Directie Ecologie Ons kenmerk C2047181/2890653

(2)

Onderwerp

Waterwet.

Vergunning bodemenergiesysteem.

BESLISSING van Gedeputeerde Staten van Noord-Brabant, bevoegd gezag in het kader van de vergunningverlening krachtens artikel 6.4 van de Waterwet, ten aanzien van de aanvraag van G.H.T. van Hout optredend namens Stichting Beheer Activa te Eindhoven voor het onttrekken en injecteren van grondwater in de gemeente Eindhoven ten behoeve van een een koude-

warmteopslagsysteem (hierna te noemen bodemenergiesysteem).

Aanvraag en toelichting

Op 15 september 2011 ontvingen wij van Stichting Beheer Activa (hierna te noemen ROC Zorg en Welzijn), Sterrenlaan 10 te Eindhoven, een vergunningaanvraag ingevolge de Waterwet voor het onttrekken en injecteren van grondwater tot een hoeveelheid van maximaal 79 m3 per uur, 1.896 m3 per dag, 56.880 m3 per maand, 102.750 m3 per kwartaal en maximaal 206.250 m3 per jaar ten behoeve van een bodemenergiesysteem. De aanvraag heeft geen betrekking op andere handelingen in het watersysteem zoals bedoeld in artikel 6.17 van de Waterwet.

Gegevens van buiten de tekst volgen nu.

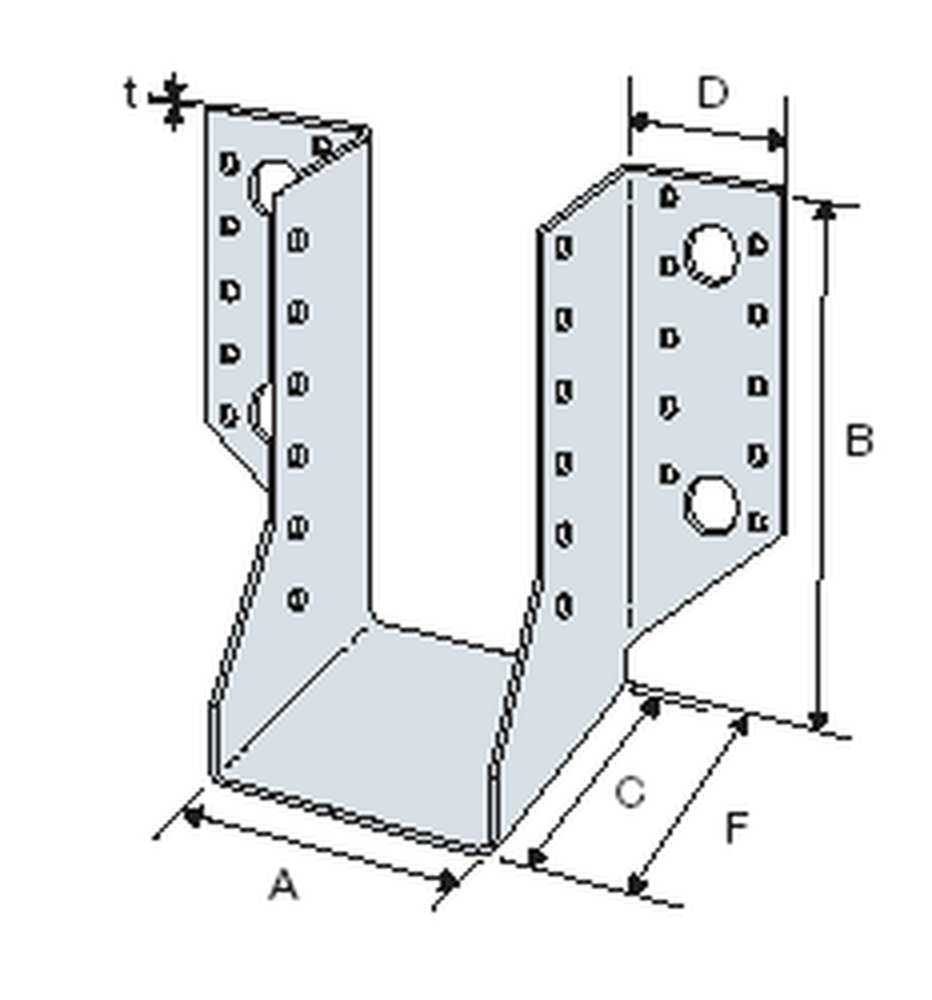 t
D
B
C
F
A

De inrichting waar het bodemenergiesysteem zal worden gerealiseerd is geprojecteerd aan de Karel Martelweg 2 te Eindhoven kadastraal bekend gemeente Eindhoven, sectie D, nummer 2858.

Bij deze aanvraag is een rapport overgelegd van KWA Bedrijfsadviseurs B.V. getiteld

“Vergunningaanvraag Waterwet Energieopslagsysteem ROC Zorg en Welzijn te Eindhoven”, nummer 3008750DR02A d.d. 6 september 2011, dat een nadere onderbouwing vormt van deze aanvraag.

Doel van de onttrekking

ROC Zorg en Welzijn heeft het voornemen om een bodemenergiesysteem toe te passen aan de Karel Martelweg 2 in Eindhoven.

De inrichting

Het bodemenergiesysteem zal gaan bestaan uit één warme bron en één koude bron. Het

bodemenergiesysteem is geprojecteerd in het eerste watervoerende pakket, met het filter van 25 tot 80 m- mv. De afstand tussen de bronnen bedraagt circa 150 meter. De te installeren maximale pompcapaciteit bedraagt 79 m3 per uur voor de koude bron en 48 m3 per uur voor de warme bron.

De maximale hoeveelheid water die per jaar wordt verplaatst bedraagt 206.250 m3. Deze

hoeveelheid zal alleen worden verplaatst in het eerste jaar dat het bodemenergiesysteem in werking is en in extreme jaren. Onder alle andere omstandigheden zal gemiddeld 158.065 m3 grondwater per jaar worden verplaatst.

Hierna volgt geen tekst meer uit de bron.